It’s a bit mind-blowing that not long ago the Orioles sat atop the AL East with one of the best records in baseball. Now they sit one game below .500 sporting a pedestrian (35-36) record, tied for last place.
If you stop and think about it, you have to wonder how they were ever 10 games over .500. Chris Davis struggled until he swung-and-missed himself onto the DL. If not for the Boston Red Sox Manny Machado might be near the Mendoza line. “Ace” Chris Tillman was on the shelf. All starting pitching stinks save for Dylan Bundy – and now he’s struggling – and the closer has been MIA nearly the entire season.
Manager Buck Showalter must have majored in “Smoke & Mirrors” and the duct tape he’s used to hold the team together could be a Best Seller on Amazon. But that duct tape is now dry-rotting after being exposed to the harsh elements of a very flawed roster.
The bullpen was once a team strength. Now most are frequent passengers on the Baltimore-to-Norfolk express. They are worn down and beaten by a starting pitching staff that regularly throws 100+ pitches by the fifth inning. Consequently, what was once a strength is now a liability.
The season appears lost and now the organization is forced to make a choice. Are they buyers or are they sellers as the MLB trade deadline approaches?
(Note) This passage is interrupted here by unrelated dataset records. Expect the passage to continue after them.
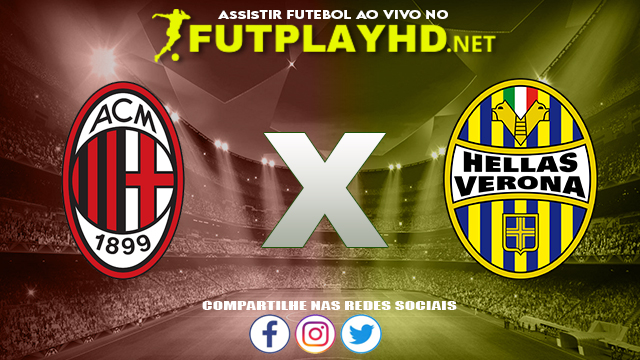 Assistir Milan X Verona AO VIVO Online 16/10/2021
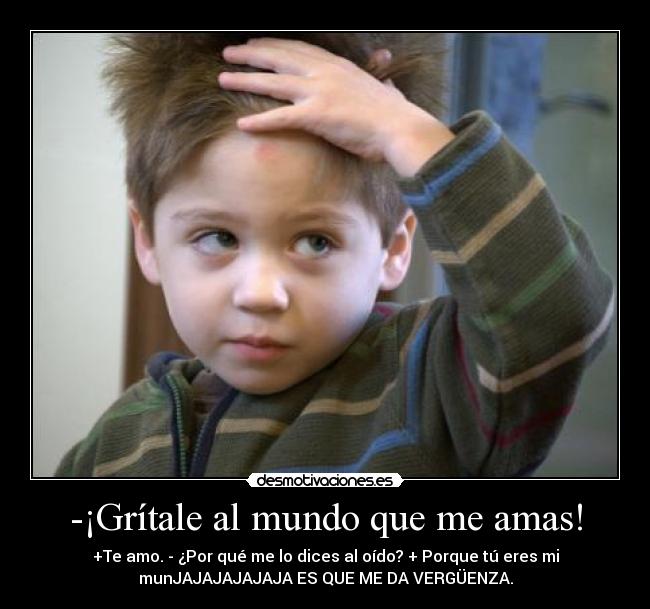 -¡Grítale al mundo que me amas! - +Te amo. - ¿Por qué me lo dices al oído? + Porque tú eres mi
munJAJAJAJAJAJA ES QUE ME DA VERGÜENZA.
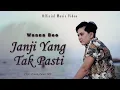 Download Lagu Lagu Slow Rock  Terbaru 2022  - Wanna Bee - Janji Yang Tak Pasti  (Official Music  Video)
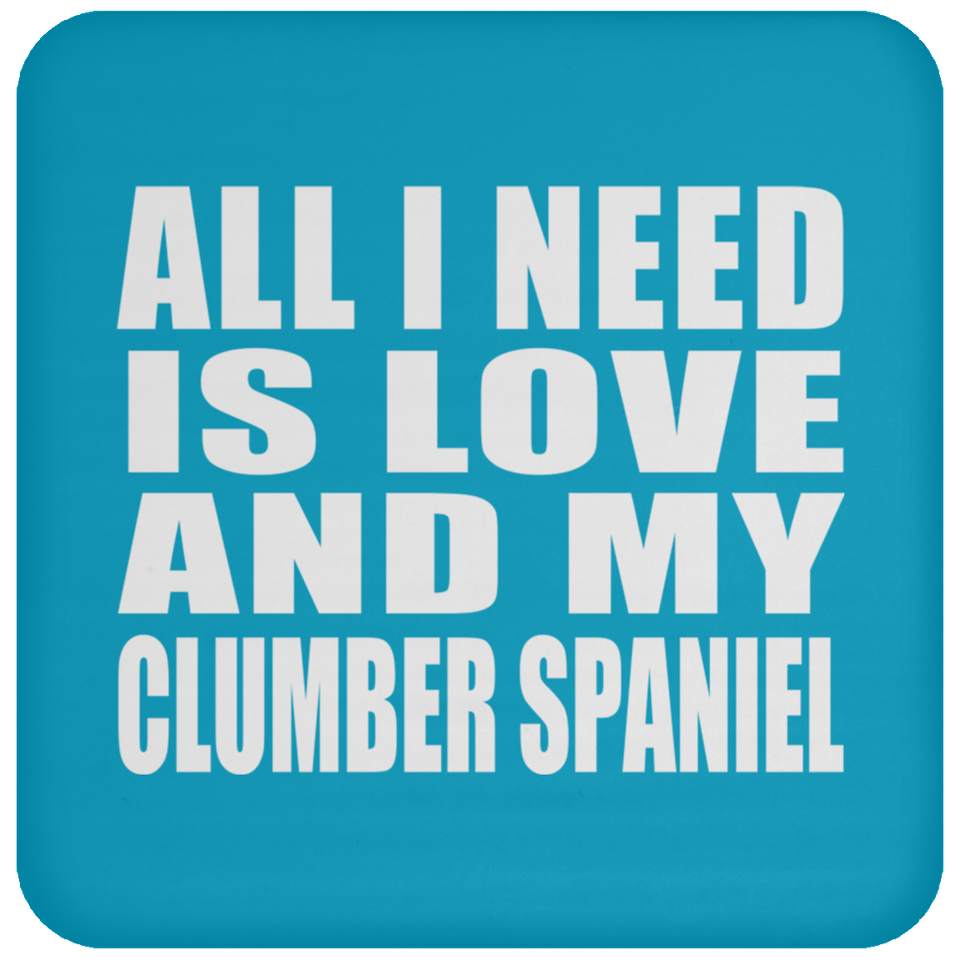 All I Need Is Love And My Clumber Spaniel - Drink Coaster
The optimists among you will sound the buyers’ trumpet. Find a starting pitcher. Get a reliever with a live arm like they did back in 2014 when Andrew Miller was acquired. Maybe even add a bat – a table setter who can help the club manufacture some runs when they confront challenging pitching. After all the team is just 5.0 games out of first place and 2.0 games out of the wild card race and we’re not even at the All-Star break.
But what do the Orioles buy with?
Who do they have on their roster or in the farm system that other teams might view as worth trading for?
Baseball America ranks the Orioles organizational strength at 27th among the league’s 30 teams. In 2016, they were also ranked 27th and in 2015, 28th. In other words, the Orioles have no bargaining power! They have no leverage!
And obviously, based on the above rankings, they have a pretty crappy farm system too.
GM Dan Duquette’s kingdom either drafts very poorly, lacks the ability to develop young players, or both. In what other business can you be as consistently as bad as the Orioles farm hands and not be held accountable?
Many who defend the Orioles will say, “Well at least it isn’t as bad as all those losing seasons” or, “You know since 2012 the Orioles have the best regular season record in the majors.”
Those are the consolations of losers – champions of participation trophies!
Sure, the O’s under Showalter can hang around for a while. They have the big bats that can knock the ball out of the park during the summer months in a sandbox of a stadium? They can flirt with playoff baseball for a bit, but they’ll ultimately fail in the postseason when the pitching is better and the ball doesn’t carry as far given the cooler, heavier air of October.
That’s the time pitching and small ball take over. The Orioles have neither.
So instead of buying the Orioles should be selling. They should be selling major league talent for prospects that someone else is developing. They should be willing to punt on 2017 with the hope that 2018 and beyond can get better.
And while they’re busy selling, they need to take a hard look at how they identify and groom young talent. The system is off – way off. The “Orioles Way” is lost. Instead of ponying up $161 million for Chris Davis, maybe they ought to invest in the best scouts and developmental personnel in the land. Then, maybe they would have recognized Trey Mancini’s talent and convinced Duquette and Emperor Peter to back off on the Davis contract, one that will be an organizational albatross for years.
Some will say that the Orioles can’t overreact to a bad streak like that which they are experiencing. But even without the bad streak, the team isn’t equipped to be successful in the postseason. They are like the Cincinnati Bengals of MLB.
And maybe that’s all the Angelos family needs to stay happy. Maybe they only need to be close enough to interest the fans and interest companies willing to spend advertising dollars. That cash cow called MASN keeps the family’s financial vessel afloat.
Just good enough to be playoff contenders, just might be good enough for Pete, John and Lou. But is that good enough for you? Should it be good enough for the players?
Five games out of first place is the least of the Orioles problems.
The real problems reside in the warehouse.
And it’s been that way for a long time.